━━ Data provided ━━

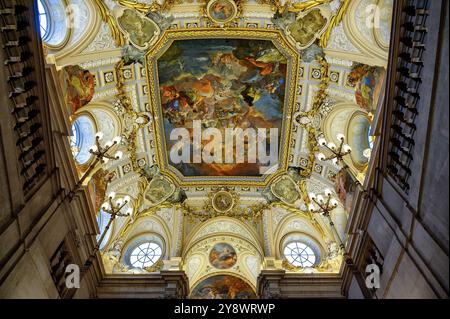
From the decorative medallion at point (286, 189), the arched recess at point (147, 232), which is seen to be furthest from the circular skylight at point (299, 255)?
the arched recess at point (147, 232)

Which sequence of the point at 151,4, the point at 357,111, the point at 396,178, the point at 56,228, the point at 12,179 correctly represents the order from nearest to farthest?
the point at 12,179 → the point at 396,178 → the point at 56,228 → the point at 151,4 → the point at 357,111

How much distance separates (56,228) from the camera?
11.8 metres

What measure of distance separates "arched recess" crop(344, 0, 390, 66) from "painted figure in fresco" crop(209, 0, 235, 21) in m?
4.17

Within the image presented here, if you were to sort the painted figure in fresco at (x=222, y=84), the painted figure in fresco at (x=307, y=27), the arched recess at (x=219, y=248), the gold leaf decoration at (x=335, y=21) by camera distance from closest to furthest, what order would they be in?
the gold leaf decoration at (x=335, y=21), the painted figure in fresco at (x=307, y=27), the painted figure in fresco at (x=222, y=84), the arched recess at (x=219, y=248)

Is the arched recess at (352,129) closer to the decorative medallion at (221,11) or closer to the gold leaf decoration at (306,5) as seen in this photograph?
the gold leaf decoration at (306,5)

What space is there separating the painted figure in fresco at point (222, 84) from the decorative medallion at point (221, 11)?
86cm

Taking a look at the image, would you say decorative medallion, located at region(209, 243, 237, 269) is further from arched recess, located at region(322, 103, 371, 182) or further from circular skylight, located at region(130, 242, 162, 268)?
arched recess, located at region(322, 103, 371, 182)

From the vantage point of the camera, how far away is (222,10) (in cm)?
1512

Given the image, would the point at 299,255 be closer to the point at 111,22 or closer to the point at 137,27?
the point at 137,27

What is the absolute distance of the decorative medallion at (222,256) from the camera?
18.9m

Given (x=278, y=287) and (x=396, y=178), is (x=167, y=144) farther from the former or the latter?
(x=396, y=178)

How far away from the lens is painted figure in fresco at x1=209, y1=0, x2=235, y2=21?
15.0m

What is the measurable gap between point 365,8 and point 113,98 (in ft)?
32.3

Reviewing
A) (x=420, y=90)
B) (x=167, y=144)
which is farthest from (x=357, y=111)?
(x=167, y=144)
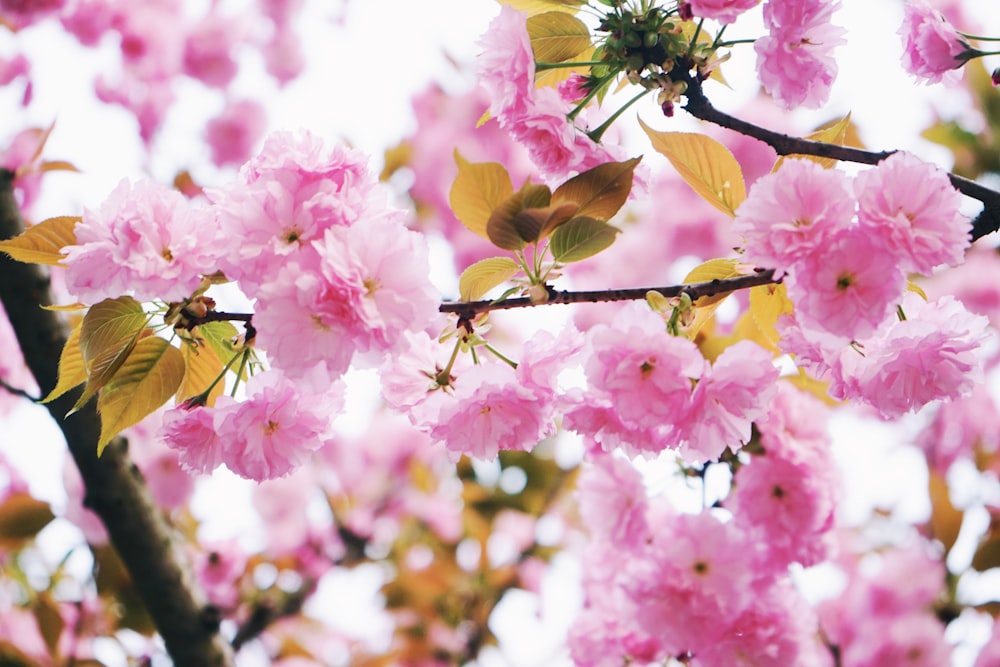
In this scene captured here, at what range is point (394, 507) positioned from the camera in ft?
10.8

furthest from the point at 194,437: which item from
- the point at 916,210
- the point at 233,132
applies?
the point at 233,132

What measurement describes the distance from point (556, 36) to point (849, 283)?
17.0 inches

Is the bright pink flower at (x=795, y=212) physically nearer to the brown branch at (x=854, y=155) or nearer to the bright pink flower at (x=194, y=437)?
the brown branch at (x=854, y=155)

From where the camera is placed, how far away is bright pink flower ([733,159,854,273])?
0.71m

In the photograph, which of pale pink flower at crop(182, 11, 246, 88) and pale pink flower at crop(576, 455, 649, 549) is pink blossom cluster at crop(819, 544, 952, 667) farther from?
pale pink flower at crop(182, 11, 246, 88)

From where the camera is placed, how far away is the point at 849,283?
0.71 m

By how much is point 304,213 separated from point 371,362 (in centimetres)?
15

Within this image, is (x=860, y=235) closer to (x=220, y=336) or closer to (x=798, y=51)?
(x=798, y=51)

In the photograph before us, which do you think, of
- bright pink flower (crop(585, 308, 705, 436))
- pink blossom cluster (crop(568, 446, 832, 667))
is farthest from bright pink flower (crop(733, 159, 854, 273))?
pink blossom cluster (crop(568, 446, 832, 667))

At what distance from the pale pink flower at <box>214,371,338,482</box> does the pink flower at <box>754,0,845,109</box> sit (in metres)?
0.61

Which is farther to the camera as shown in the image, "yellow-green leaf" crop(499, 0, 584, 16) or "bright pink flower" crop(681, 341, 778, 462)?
"yellow-green leaf" crop(499, 0, 584, 16)

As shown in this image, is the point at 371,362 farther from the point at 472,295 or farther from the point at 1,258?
the point at 1,258

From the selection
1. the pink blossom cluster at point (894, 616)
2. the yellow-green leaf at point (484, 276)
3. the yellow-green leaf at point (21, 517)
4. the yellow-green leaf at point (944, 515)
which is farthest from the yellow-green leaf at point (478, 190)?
the pink blossom cluster at point (894, 616)

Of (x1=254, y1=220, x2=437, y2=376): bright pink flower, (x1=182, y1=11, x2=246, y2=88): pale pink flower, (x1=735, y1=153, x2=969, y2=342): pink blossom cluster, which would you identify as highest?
(x1=182, y1=11, x2=246, y2=88): pale pink flower
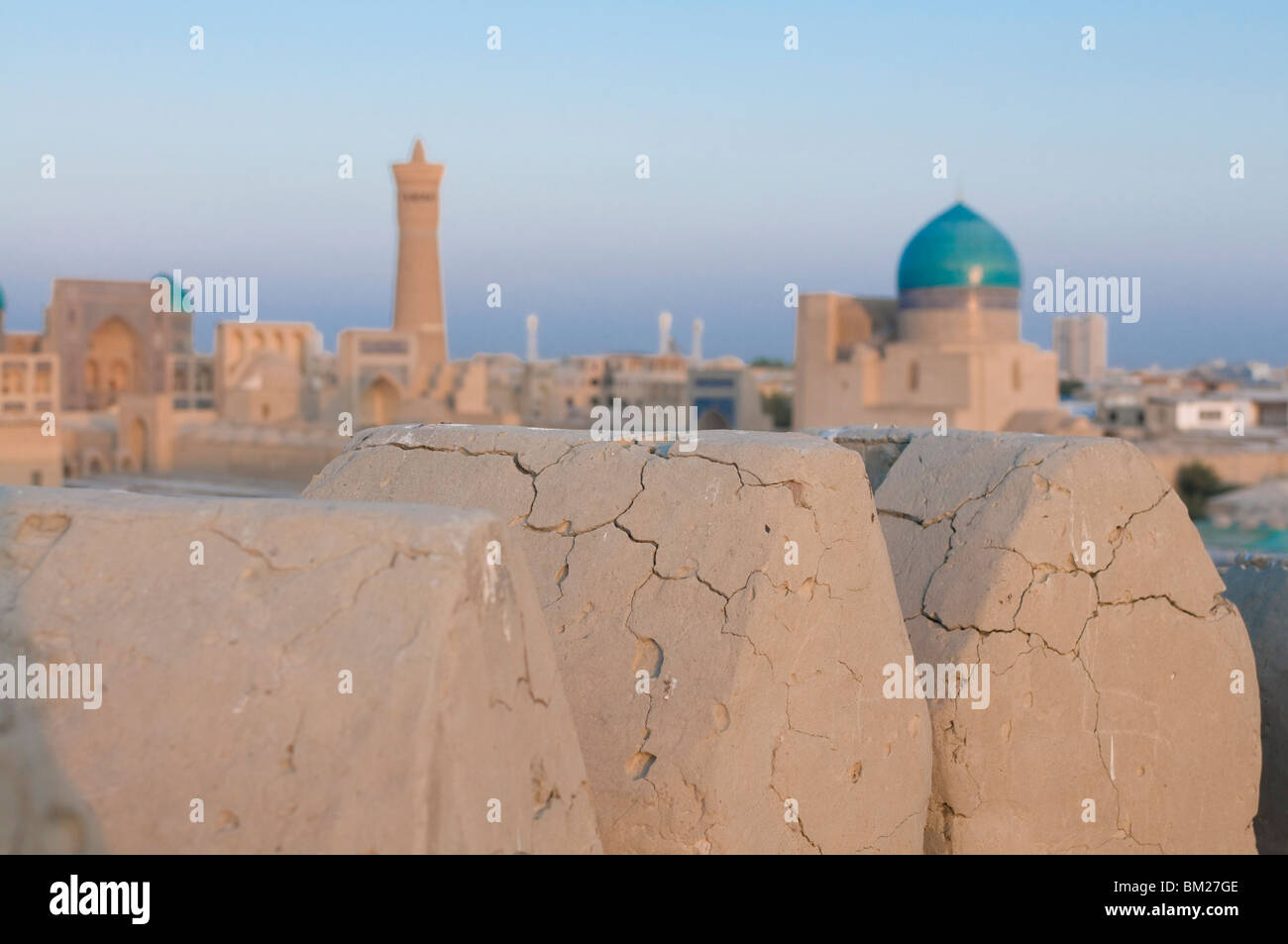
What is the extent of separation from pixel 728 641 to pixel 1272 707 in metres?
2.10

━━━

- [Required task] Take the listing and print it again exactly, but without any pictures.

- [Exercise solution]
From the decorative medallion at point (286, 189), the arched recess at point (147, 232), which is seen to be furthest from the circular skylight at point (299, 255)?
the arched recess at point (147, 232)

Which sequence of the point at 151,4, the point at 357,111, the point at 396,178, the point at 56,228, the point at 12,179 correctly represents the order from nearest to farthest?
the point at 12,179 → the point at 396,178 → the point at 56,228 → the point at 151,4 → the point at 357,111

How much distance separates (56,228) from the camera?
11.8 metres

What measure of distance separates "arched recess" crop(344, 0, 390, 66) from "painted figure in fresco" crop(209, 0, 235, 21) in m?
4.17

Within the image presented here, if you were to sort the painted figure in fresco at (x=222, y=84), the painted figure in fresco at (x=307, y=27), the arched recess at (x=219, y=248), the gold leaf decoration at (x=335, y=21) by camera distance from closest to furthest, what order would they be in?
the gold leaf decoration at (x=335, y=21), the painted figure in fresco at (x=307, y=27), the painted figure in fresco at (x=222, y=84), the arched recess at (x=219, y=248)

Is the arched recess at (352,129) closer to the decorative medallion at (221,11) or closer to the gold leaf decoration at (306,5) as seen in this photograph?
the gold leaf decoration at (306,5)

What space is there separating the painted figure in fresco at point (222, 84) from the decorative medallion at point (221, 11)?
86cm

Taking a look at the image, would you say decorative medallion, located at region(209, 243, 237, 269) is further from arched recess, located at region(322, 103, 371, 182) or further from circular skylight, located at region(130, 242, 162, 268)?
arched recess, located at region(322, 103, 371, 182)

From the vantage point of the camera, how far away is (222,10) (in cm)?
1512

Given the image, would the point at 299,255 be closer to the point at 111,22 or closer to the point at 137,27?
the point at 137,27

What is the absolute distance of the decorative medallion at (222,256) from the camera?
18.9m

Given (x=278, y=287) and (x=396, y=178), is (x=167, y=144) farther from the former or the latter?
(x=396, y=178)

How far away from the lens is painted figure in fresco at x1=209, y1=0, x2=235, y2=21?
15.0m

What is the measurable gap between point 365,8 and point 113,98 (in ft)?
32.3

Reviewing
A) (x=420, y=90)
B) (x=167, y=144)
which is farthest from (x=357, y=111)?
(x=167, y=144)
In this scene captured here, at what range is point (394, 507) positioned from the camera in ft?
10.8

furthest from the point at 194,437: which item from
- the point at 916,210
- the point at 233,132
applies?
the point at 233,132

What measurement describes the distance from point (556, 36) to point (849, 283)?
17.0 inches

Is the bright pink flower at (x=795, y=212) physically nearer to the brown branch at (x=854, y=155) or nearer to the bright pink flower at (x=194, y=437)?
the brown branch at (x=854, y=155)

From where the camera is placed, how far away is bright pink flower ([733,159,854,273])?
0.71m

In the photograph, which of pale pink flower at crop(182, 11, 246, 88) and pale pink flower at crop(576, 455, 649, 549) is pink blossom cluster at crop(819, 544, 952, 667) farther from?
pale pink flower at crop(182, 11, 246, 88)

From where the camera is placed, how far away is the point at 849,283?
0.71 m

By how much is point 304,213 separated from point 371,362 (in centimetres)?
15

Within this image, is (x=860, y=235) closer to (x=220, y=336) or closer to (x=798, y=51)?
(x=798, y=51)

In the photograph before us, which do you think, of
- bright pink flower (crop(585, 308, 705, 436))
- pink blossom cluster (crop(568, 446, 832, 667))
is farthest from bright pink flower (crop(733, 159, 854, 273))?
pink blossom cluster (crop(568, 446, 832, 667))

At what distance from the pale pink flower at <box>214,371,338,482</box> does the pink flower at <box>754,0,845,109</box> sit (in metres)?
0.61

Which is farther to the camera as shown in the image, "yellow-green leaf" crop(499, 0, 584, 16) or "bright pink flower" crop(681, 341, 778, 462)?
"yellow-green leaf" crop(499, 0, 584, 16)

As shown in this image, is the point at 371,362 farther from the point at 472,295 or farther from the point at 1,258?
the point at 1,258

From the selection
1. the pink blossom cluster at point (894, 616)
2. the yellow-green leaf at point (484, 276)
3. the yellow-green leaf at point (21, 517)
4. the yellow-green leaf at point (944, 515)
which is farthest from the yellow-green leaf at point (478, 190)?
the pink blossom cluster at point (894, 616)

Of (x1=254, y1=220, x2=437, y2=376): bright pink flower, (x1=182, y1=11, x2=246, y2=88): pale pink flower, (x1=735, y1=153, x2=969, y2=342): pink blossom cluster, which would you identify as highest?
(x1=182, y1=11, x2=246, y2=88): pale pink flower
What is the extent of separation from pixel 728 641 to pixel 1272 707 in metres?
2.10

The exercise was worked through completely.